Monday, July 13, 2009

My Wife, Myself and the Prince of Wales Hospital

(Our continuing adventures at the Prince of Wales Hospital)

I am no stranger to hospitals having inhabited several of them myself, on one occasion it was for a period of two months. At one time or another I have broken both legs, crushed my right foot in a motorcycle accident, broken fingers, most of my toes and my nose, three times. Therefore, I am no stranger to pain, distress and blood, both my own and that of others.

In the late 90s I worked part time as a Dive Master and as such had to undergo Medic First Aid training; at one time I was even a MFA instructor. It was while I was working as a Dive Master that one of the novices under my care managed to hit himself over the head with a scuba tank. It was quite fascinating and it all happened so fast I am unsure, to this day, how he actually did it. At the time I was tempted to ask him to do it again so that I could see how it had happened, but I didn’t think he would appreciate the request. Fortunately it was a minor scalp wound but like all scalp wounds it bled profusely. Since then I have assisted accident victims on numerous occasions without any squeamishness or trouble on my part. It is therefore a problem for me when I become completely unglued when dealing with the staff at the Prince of Wales Hospital.

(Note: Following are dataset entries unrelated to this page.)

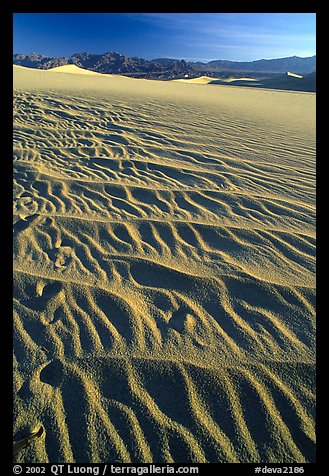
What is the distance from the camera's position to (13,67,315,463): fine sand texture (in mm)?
1731

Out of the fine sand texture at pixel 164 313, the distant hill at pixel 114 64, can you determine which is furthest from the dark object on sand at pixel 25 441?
the distant hill at pixel 114 64

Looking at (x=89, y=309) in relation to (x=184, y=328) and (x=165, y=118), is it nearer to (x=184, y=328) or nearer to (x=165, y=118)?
(x=184, y=328)

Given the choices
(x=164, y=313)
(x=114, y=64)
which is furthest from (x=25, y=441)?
(x=114, y=64)

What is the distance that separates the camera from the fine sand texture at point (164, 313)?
1731 millimetres

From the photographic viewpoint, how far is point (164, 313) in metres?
2.38

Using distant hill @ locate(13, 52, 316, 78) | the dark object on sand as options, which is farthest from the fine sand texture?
distant hill @ locate(13, 52, 316, 78)

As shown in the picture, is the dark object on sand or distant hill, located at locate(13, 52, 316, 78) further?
distant hill, located at locate(13, 52, 316, 78)

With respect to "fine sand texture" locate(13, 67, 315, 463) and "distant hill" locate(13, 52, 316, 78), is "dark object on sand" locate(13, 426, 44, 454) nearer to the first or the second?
"fine sand texture" locate(13, 67, 315, 463)

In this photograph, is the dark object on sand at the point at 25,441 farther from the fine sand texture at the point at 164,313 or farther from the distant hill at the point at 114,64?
the distant hill at the point at 114,64

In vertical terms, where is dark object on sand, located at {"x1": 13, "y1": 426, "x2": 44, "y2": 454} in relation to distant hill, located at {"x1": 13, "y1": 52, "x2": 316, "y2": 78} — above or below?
below

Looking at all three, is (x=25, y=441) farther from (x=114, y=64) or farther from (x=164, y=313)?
(x=114, y=64)

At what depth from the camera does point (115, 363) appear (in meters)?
2.02

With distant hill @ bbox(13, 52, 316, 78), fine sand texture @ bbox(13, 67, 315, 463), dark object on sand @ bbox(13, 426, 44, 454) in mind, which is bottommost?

My readers will know from my previous work that my wife, Quirina, is a dialysis patient. A few weeks ago 'Rina phoned me from the hospital to say that she was unwell and asked if I would pick her up after her dialysis exchange. I duly did so and took her home where, she told me that she was going to have an early night. It was the following morning that 'Rina complained of chest pains and I immediately took her to the hospital. This is where things started to go wrong and I have come to realise that there is some mystical, perhaps esoteric juxtaposition in the relationship between 'Rina, myself and the Prince of Wales Hospital.

The journey from our home to the hospital is one that we have made countless times. We found a taxi outside the village and I gave the driver the location in Cantonese. “Wai yee see”, (The Prince of Wales Hospital) and “yat lao”. Yat lao technically translates as 1st floor but where hospitals are concerned is a euphemism for Accident & Emergency (which are always on the ground floor so that ambulances can offload patients quickly and efficiently). It never occurred to me that this driver didn’t know that and on arrival at the hospital he took us up the vehicular ramp to the 1st floor. I then had to virtually carry 'Rina through the lift lobby down to A & E where I sat her down on a chair at the triage station and then went to complete the admission procedure. There was only one reception window open and before me was an ambulance attendant who was registering on behalf of an accident victim he has just brought in. Apparently the poor victim was unconscious and therefore unable to assist with any of the usual questions. All the attendant had was the fellow’s identity card; there was no proof of address and no contact details for the next of kin, all vital information to the procedure. Meanwhile there was 'Rina sitting in the triage station clutching her chest.

Finally it was my turn. Having been through this so many times I knew exactly what was required. I presented 'Rina’s identity card and $100, the admission fee for local residents. Nothing more was required because they already had her records in their computer. Just to be on the safe side, however, the clerk asked me the usual questions about address and telephone.

Now you have to remember that here we were in the Accident & Emergency area of a hospital, my wife was at the triage station in full view of the admission desk, obviously in distress, and I was hopping from one foot to the other waiting for something to be done. It was at that point in time that the clerk asked me, “Do you want to see a doctor?”

I was silent for a moment, unable to be sure that I had actually heard the question. Several responses came to mind, for example: no, I’d like a pint of beer and a packet of crisps, or, no, I’d like a Big Mac and French Fries. Eventually however, my response came in the form of a question that was aphoristic in nature and I will leave the reader to imagine what it might have been. The clerk turned pale and handed me the paperwork.

'Rina went through triage in record time. As soon as they found that she was suffering chest pains they pulled out all the stops and she was seen within moments by the house doctor. She was X rayed, had an ECG, blood samples were taken and she was warded within less that 30 minutes. 'Rina was good hands. I, on the other hand, was a blithering wreck.

1 comment:

Private Beach said...

As the diver concerned, may I say that I'm not sure how it happened either!